Wszystkie preparaty, jakie chcemy podawać dzieciom, muszą być skonsultowane z lekarzem lub farmaceutom. Jednak na rynku jest wiele produktów, które zawierają kompleks witaminowy, który ma odpowiednie dawki dla dziecka w konkretnym wieku i na danym etapie rozwoju. Jeśli martwimy się, czy dziecko ma w organizmie odpowiednie ilości witamin, można zrobić badania krwi pod tym kątem i jeżeli wyjdą niedobory, należy uzupełnić je lekiem przepisanym przez lekarza.

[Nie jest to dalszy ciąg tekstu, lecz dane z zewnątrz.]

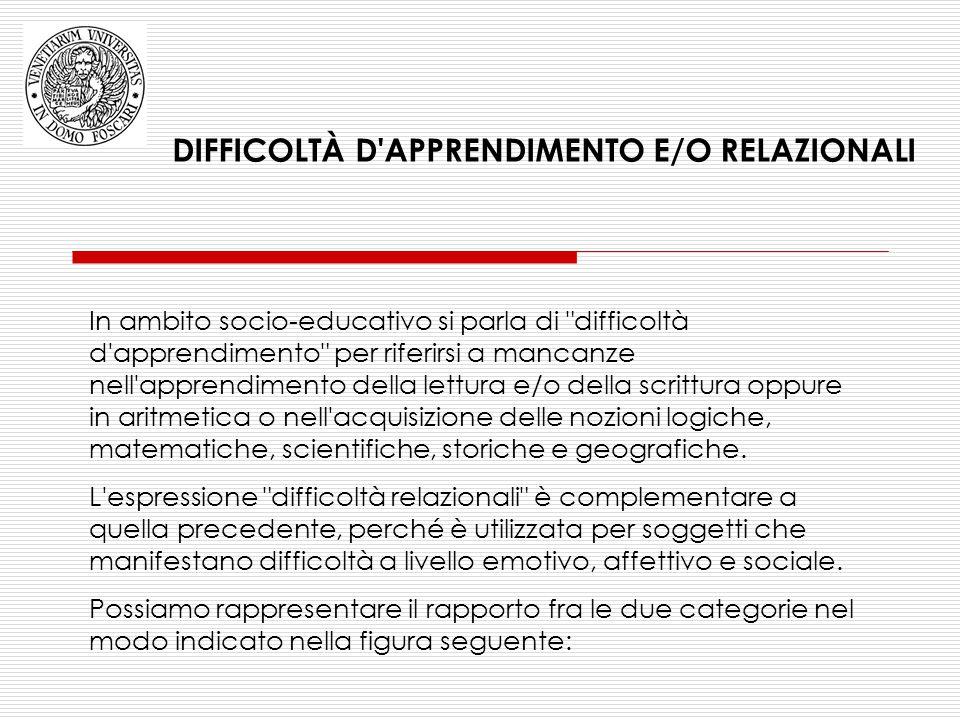 DIFFICOLTÀ D'APPRENDIMENTO E/O RELAZIONALI In ambito socio-educativo si parla di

W Polsce zarówno dzieci, jak i osoby dorosłe najczęściej mają niedobory witaminy D3, witaminy B12, magnezu, cynku, żelaza i ferrytyny. A niestety te składniki razem współpracując, regulują działanie systemu odpornościowego. Dlatego nawet jeśli dziecko nie ma objawów niedoborów, warto podawać mu preparaty z tymi składnikami, które uzupełnią jego zapotrzebowanie.
Powszechne jest też podawanie witaminy C w różnej postaci. Dla dzieci przewidziano nawet żelki czy smaczne syropy. Także tran, który bogaty jest w witaminę D3, nie musi być niesmaczny. Również ten składnik można dostać w formie żujek czy kropelek, które dodaje się do posiłku z odrobiną tłuszczu.
Przemycanie witamin dla dzieci w posiłkach, jak i w dodatkowo podawanych suplementach diety nie musi być trudne. A dla odporności na pewno będzie korzystne. Warto jednak pamiętać, że niedobory uzupełniane są stopniowo. Dlatego nie zawsze efekt podniesienia odporności zobaczymy po kilku dniach. Dbanie o nasz system obronny, niestety, jest pracą długoterminową.